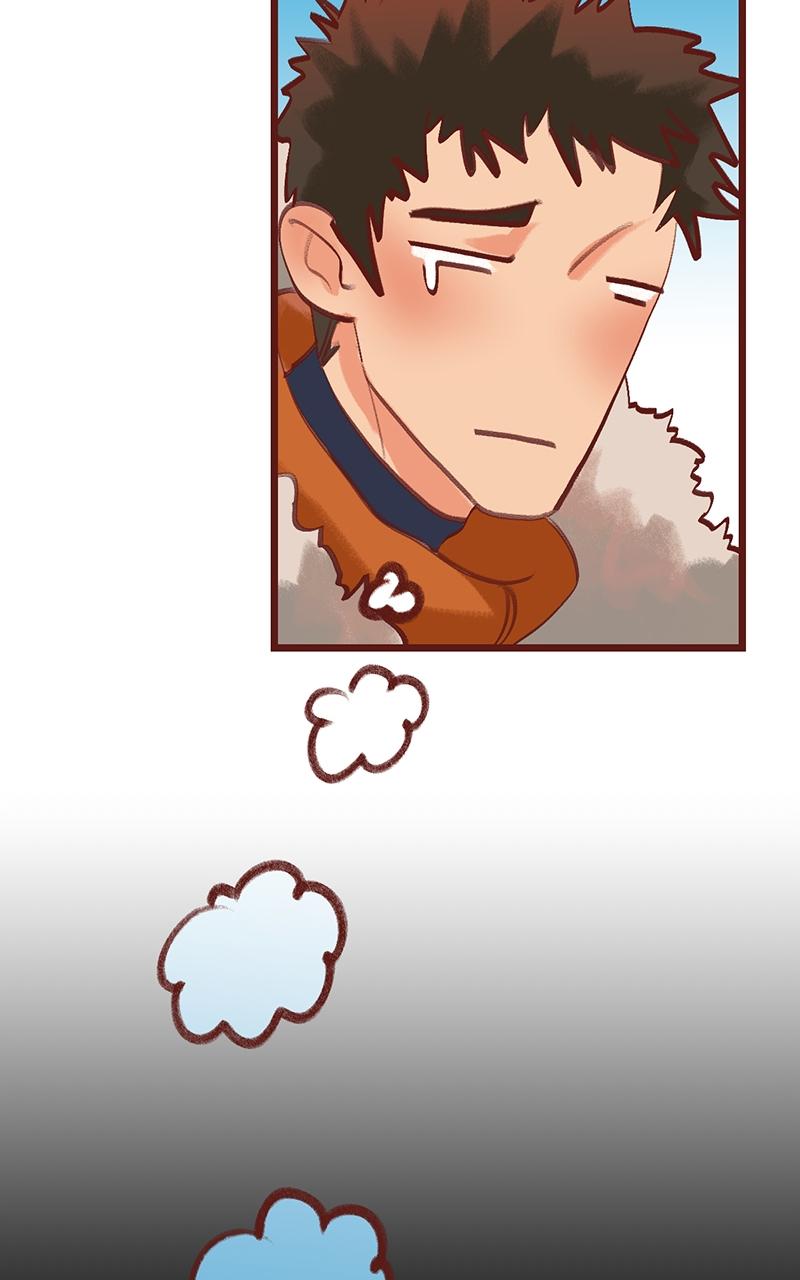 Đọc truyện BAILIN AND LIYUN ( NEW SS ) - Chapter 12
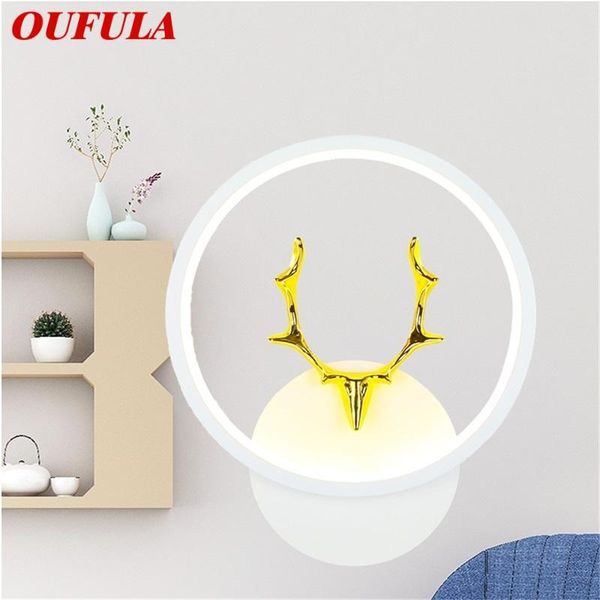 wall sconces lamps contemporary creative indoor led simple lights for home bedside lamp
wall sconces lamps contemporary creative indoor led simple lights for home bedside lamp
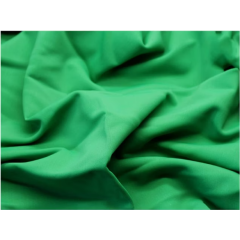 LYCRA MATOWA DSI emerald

◆ Problem requirements:
Write the lines above out again exactly, without any of their pictures.

◆ Answer box:
 Đọc truyện BAILIN AND LIYUN ( NEW SS ) - Chapter 12
 wall sconces lamps contemporary creative indoor led simple lights for home bedside lamp
wall sconces lamps contemporary creative indoor led simple lights for home bedside lamp
 LYCRA MATOWA DSI emerald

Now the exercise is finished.